Если попытаться определить, что в Чехове-актере было неповторимым и глубоко индивидуальным, то, пожалуй, это беспредельная искренность исполнения, непосредственность и импровизационность актерских приспособлений. То, что он делал на сцене, было результатом огромной, иногда мучительной работы, но никогда не производило впечатления вымученности, заштампованности, а выглядело как найденное только что, здесь, на глазах у зрительного зала. Вот эта способность «снять» огромный мучительных труд, сделать свое искусство легким и часто как будто шаловливым, даже в драме, производило ошеломляющее впечатление на зрительный зал.

Эту способность — «снимать» в искусстве напряженный труд — мы видим только у больших художников. Творчество Льва Толстого тоже производит такте впечатление. Читатель начинает думать: «Если бы я записывал каждый день своей жизни, то у меня полуилось бы нечто вроде «Смерти Ивана Ильича», до такой степени это производит впечатление чего-то простого и легкого. А на самом деле в этом простом и легком скрыта бездна таланта, тяжелого труда и творческого одоления.

Чехов и верил в себя, и сомневался, был самолюбив и горд, но глубоко прятал все это.

Как же такому человеку работать на людях? Он иногда говорил: «Если не переломить свое самолюбие и не разрешить себе иногда безответственно репетировать, а иногда быть просто бездарным, то далеко не уедешь в искусстве». Бездарным я Чехова не видел на репетициях, но безрезультатные репетиции у него бывали. Он сознательно боролся с тем, чтобы рядовая рабочая репетиция была показом.

Чехов владел способностью изумительного внутреннего перевоплощения, несмотря на то, что по внешним признакам, то есть по голосу, по фигуре, его легко было узнать. Но глаза, темпоритм, внутренний багаж всегда были различными. Приспособления и краски его сценических образов были поразительно смелые и острые, подчас вскрывавшие не только образ, в который он перевоплощался, но и «зерно» всей пьесы. Происходило это иногда интуити-

106

вно, но дары этой творческой интуиции всегда были результатом проникновения в автора, в сущность произведения.
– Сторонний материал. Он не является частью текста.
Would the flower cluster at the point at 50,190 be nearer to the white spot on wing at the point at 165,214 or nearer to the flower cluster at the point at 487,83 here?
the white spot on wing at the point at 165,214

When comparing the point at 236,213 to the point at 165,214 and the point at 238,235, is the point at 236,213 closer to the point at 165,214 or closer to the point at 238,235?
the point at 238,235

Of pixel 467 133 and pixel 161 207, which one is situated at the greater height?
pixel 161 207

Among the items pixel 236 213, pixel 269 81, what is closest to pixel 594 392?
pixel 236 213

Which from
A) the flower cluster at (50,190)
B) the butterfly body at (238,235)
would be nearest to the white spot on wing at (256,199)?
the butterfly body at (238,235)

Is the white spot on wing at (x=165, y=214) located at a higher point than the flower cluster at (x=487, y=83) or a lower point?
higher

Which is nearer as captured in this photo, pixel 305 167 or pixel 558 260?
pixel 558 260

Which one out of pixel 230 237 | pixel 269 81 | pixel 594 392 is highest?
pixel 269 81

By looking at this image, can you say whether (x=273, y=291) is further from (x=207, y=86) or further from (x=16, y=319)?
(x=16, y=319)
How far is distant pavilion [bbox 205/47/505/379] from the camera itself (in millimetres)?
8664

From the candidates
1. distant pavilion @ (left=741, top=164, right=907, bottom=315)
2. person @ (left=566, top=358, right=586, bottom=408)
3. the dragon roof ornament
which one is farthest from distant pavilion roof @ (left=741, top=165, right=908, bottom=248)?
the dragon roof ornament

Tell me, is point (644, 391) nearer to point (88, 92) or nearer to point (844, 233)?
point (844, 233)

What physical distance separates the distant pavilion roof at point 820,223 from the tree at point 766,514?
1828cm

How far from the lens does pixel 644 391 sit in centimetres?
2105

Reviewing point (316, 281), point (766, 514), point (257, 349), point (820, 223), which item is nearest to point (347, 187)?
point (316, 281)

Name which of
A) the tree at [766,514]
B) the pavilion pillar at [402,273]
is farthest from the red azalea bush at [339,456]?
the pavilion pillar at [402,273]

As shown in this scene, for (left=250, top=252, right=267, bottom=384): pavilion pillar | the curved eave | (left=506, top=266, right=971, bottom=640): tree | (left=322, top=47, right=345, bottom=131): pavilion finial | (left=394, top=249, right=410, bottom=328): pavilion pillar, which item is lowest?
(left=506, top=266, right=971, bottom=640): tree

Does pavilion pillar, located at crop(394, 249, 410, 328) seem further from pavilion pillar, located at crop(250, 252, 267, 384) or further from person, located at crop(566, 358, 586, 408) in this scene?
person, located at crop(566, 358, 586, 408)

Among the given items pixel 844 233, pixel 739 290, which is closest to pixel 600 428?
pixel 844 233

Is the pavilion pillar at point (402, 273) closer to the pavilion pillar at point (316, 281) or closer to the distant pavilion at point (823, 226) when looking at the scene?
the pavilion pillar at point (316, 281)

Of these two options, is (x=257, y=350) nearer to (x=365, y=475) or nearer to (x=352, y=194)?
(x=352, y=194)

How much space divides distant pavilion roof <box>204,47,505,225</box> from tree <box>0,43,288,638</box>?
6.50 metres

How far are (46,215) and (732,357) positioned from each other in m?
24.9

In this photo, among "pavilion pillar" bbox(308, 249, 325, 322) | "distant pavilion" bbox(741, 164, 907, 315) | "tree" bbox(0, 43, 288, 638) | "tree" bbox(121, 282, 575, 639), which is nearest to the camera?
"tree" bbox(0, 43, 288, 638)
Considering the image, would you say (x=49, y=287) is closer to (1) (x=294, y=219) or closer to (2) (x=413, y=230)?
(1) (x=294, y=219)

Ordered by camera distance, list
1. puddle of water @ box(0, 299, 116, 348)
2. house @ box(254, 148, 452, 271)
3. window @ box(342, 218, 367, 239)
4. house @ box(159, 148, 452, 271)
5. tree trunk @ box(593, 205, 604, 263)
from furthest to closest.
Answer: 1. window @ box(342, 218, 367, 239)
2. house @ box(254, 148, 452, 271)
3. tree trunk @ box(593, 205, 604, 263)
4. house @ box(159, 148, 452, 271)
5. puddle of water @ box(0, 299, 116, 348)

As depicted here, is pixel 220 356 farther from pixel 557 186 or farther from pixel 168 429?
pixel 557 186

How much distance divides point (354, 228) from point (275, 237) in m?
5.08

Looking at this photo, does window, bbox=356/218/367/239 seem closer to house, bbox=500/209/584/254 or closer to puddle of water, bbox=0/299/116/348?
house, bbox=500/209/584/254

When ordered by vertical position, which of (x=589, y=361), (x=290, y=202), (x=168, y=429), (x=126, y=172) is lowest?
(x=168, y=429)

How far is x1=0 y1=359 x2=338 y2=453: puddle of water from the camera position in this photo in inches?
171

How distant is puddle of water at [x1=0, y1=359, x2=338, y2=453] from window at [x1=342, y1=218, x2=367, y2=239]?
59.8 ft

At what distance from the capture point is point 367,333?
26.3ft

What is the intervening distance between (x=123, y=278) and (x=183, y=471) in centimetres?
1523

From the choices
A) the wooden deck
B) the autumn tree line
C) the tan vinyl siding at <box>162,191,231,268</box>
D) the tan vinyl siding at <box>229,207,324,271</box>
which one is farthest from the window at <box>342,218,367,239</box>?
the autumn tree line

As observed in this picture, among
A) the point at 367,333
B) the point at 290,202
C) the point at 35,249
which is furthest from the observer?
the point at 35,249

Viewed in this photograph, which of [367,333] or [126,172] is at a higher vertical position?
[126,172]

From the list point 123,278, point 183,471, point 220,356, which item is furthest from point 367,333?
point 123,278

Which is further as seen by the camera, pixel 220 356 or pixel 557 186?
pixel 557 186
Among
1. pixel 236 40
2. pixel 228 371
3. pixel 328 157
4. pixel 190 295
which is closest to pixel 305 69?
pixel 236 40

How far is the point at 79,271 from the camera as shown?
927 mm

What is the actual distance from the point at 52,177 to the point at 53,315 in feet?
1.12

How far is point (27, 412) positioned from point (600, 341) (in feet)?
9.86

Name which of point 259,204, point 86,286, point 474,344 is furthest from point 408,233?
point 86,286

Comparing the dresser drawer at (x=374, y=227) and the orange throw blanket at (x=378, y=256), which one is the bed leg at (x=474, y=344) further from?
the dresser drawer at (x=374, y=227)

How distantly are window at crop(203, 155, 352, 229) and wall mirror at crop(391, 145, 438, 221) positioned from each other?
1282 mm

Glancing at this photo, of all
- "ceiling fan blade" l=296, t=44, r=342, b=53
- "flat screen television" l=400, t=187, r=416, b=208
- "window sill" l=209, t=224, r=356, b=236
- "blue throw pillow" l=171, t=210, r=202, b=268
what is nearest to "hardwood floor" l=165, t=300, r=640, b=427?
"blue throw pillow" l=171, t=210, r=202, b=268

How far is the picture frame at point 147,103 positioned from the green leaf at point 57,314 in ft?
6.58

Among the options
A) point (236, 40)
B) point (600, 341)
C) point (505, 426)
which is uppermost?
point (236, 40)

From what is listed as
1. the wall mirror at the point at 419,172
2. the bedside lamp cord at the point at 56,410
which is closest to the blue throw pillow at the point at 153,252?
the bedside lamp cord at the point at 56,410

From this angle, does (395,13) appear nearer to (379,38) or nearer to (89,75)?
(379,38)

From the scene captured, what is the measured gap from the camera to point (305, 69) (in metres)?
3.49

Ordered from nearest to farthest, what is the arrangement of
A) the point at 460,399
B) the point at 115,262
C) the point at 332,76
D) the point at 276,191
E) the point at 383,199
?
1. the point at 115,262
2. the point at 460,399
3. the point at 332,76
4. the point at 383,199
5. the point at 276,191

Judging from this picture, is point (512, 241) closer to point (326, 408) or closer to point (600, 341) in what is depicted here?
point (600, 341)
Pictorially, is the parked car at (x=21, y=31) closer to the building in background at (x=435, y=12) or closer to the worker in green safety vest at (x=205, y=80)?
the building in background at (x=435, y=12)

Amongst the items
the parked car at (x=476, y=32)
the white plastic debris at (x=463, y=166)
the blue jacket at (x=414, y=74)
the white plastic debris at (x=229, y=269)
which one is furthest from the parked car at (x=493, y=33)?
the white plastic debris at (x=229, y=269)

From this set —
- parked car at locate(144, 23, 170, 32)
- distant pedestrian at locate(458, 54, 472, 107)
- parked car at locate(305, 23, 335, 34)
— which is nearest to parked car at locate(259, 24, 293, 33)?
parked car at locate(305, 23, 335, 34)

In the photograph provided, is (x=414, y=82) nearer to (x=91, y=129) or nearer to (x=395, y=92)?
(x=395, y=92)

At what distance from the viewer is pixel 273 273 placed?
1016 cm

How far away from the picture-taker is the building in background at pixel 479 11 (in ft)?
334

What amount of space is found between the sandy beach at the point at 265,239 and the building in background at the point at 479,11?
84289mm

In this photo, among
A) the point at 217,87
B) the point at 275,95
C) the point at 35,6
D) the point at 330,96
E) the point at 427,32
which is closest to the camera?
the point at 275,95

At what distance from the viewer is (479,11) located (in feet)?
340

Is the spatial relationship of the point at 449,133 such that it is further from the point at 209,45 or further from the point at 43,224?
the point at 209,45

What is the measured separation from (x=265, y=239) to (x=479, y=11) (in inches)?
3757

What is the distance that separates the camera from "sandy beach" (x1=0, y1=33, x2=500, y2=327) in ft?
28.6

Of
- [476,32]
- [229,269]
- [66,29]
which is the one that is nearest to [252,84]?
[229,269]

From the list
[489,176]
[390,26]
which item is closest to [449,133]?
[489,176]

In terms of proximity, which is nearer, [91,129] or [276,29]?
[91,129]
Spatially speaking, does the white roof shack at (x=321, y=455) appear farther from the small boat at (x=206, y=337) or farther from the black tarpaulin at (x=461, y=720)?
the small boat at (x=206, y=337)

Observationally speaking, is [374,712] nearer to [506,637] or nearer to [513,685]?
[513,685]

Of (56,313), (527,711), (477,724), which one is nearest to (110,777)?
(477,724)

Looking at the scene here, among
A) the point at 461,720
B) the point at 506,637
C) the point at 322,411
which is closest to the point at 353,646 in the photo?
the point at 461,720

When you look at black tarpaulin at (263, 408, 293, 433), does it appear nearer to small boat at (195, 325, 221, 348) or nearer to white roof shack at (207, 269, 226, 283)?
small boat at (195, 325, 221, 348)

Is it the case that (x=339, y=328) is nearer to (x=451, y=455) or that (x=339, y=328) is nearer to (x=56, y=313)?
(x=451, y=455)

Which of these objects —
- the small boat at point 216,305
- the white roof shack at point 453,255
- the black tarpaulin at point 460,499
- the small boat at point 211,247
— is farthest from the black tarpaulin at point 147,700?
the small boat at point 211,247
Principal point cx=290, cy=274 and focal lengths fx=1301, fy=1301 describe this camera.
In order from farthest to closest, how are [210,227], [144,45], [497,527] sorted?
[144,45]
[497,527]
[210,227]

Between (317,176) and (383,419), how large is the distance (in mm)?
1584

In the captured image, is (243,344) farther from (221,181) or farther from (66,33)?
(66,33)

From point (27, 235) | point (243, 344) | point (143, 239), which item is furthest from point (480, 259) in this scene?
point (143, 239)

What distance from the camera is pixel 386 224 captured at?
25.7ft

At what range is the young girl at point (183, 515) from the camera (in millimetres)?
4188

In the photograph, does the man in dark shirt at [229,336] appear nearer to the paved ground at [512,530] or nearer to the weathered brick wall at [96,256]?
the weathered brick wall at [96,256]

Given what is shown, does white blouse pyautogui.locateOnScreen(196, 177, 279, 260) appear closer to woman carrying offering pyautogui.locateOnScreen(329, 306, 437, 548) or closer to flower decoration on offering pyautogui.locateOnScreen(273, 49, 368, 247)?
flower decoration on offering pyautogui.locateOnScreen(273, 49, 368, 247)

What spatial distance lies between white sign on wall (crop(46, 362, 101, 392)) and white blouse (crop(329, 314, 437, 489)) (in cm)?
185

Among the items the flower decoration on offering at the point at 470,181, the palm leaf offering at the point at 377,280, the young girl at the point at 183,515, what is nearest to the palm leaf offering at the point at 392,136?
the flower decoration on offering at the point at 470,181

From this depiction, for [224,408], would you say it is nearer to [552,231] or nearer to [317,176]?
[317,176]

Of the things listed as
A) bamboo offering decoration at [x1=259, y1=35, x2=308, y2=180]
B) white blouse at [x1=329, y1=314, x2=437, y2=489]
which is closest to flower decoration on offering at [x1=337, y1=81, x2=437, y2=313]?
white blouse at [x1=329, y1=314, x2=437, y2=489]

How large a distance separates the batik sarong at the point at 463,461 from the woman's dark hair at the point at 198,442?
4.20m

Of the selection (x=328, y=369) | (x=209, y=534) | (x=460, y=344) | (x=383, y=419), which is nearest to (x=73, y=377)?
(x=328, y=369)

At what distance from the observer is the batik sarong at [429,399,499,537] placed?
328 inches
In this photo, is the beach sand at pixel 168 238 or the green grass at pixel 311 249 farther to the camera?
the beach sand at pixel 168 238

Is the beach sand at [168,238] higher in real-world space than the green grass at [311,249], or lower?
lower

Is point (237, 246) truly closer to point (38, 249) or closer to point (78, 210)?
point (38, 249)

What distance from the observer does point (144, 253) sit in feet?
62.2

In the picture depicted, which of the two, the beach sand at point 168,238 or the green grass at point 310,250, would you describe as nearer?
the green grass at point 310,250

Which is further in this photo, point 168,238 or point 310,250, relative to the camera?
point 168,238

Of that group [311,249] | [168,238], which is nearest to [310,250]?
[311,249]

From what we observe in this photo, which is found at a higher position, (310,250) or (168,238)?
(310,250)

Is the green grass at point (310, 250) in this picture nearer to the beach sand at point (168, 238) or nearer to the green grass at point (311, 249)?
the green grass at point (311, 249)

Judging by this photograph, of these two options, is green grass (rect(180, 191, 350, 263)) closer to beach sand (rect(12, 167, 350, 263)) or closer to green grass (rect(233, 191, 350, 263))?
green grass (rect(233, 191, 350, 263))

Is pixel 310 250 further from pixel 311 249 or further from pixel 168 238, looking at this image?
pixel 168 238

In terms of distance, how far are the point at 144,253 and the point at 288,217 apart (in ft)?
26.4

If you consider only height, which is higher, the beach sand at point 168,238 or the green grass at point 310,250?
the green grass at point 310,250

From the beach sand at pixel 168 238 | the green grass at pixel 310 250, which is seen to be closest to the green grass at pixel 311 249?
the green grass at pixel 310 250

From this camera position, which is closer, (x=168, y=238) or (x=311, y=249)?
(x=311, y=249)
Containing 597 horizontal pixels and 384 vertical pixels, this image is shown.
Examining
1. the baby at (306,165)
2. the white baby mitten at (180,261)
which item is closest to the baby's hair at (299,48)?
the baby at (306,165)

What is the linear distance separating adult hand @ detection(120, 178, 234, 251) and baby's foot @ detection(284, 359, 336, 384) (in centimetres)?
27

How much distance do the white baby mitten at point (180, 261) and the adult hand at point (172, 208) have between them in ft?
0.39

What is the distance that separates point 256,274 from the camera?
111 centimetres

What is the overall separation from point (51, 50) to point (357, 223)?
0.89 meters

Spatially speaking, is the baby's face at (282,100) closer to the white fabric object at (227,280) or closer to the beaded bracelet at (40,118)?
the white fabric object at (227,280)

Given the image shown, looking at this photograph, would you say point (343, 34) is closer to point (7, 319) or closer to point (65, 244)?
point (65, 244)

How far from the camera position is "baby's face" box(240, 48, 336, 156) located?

Так было у него во Фрезере из «Потопа». сценический образ Фрезера на протяжении огромного количества сыгранных спектаклей видоизменялся. Одно время Чехов увлекся походкой и стал ходить, как цапля по болоту, высоко взбрасывая ноги и погружая их как бы в трясину. Это было очень смешно. Но однажды, глядя на него, я подумал: а ведь эта походка характеризует не только Фрезера, но, пожалуй, и всю атмосферу биржевого американского притона, где люди погрязли, утонули в болоте лжи, подлости и жадности.

Едва ли до такого обобщения походки додумывался зритель, да и сам артист, но это и не так важно. Ведь искусство часто воздействует на зрителя через чувство, даже ощущения и ассоциации[2].

Творческий диапазон Чехова простирался от гоголевского Хлестакова до Аблеухова, в котором Андреем Белым был изображен известный реакционер Победоносцев – глава святейшего синода.

По поводу умения Чехова импровизировать в области характерности мне хочется рассказать случай, свидетелем которого я был на одном спектакле, играя с ним Дантье в «Гибели Надежды». Уже более сотни раз сыграл Чехов Кобуса. Играл замечательно, таким, каким нашел его на репетициях. Это был добрейший старик из богадельни, с совершенно лысой головой, в мягкой суконной курточке казенного образца, на ногах – шерстяные чулки и деревянные сабо, а в руках тоже мягкая суконная зюйдвестка[3] — рыбацкая шапка. И вот на одном из спектаклей он совершенно неожиданно сделал другой грим, надел другой костюм. Вышел на сцену старик весь в коже – кожаная[4] зюйдвестка на голове, кожаная куртка и тяжелые рыбацкие сапоги вместо шерстяных чулок. Сам – корявый, кряжистый. Казалось, что он сейчас сошел с шаланды, — он еще иногда ловит рыбу и полон промыслового азарта. Это был человек с другим мироощущением, с другим «зерном», жадный до жизни, еще пристающий на пирушке к молодым рыбачкам – с ног до головы другой Кобус. И все это было сделано без репетиций, у нас на глазах.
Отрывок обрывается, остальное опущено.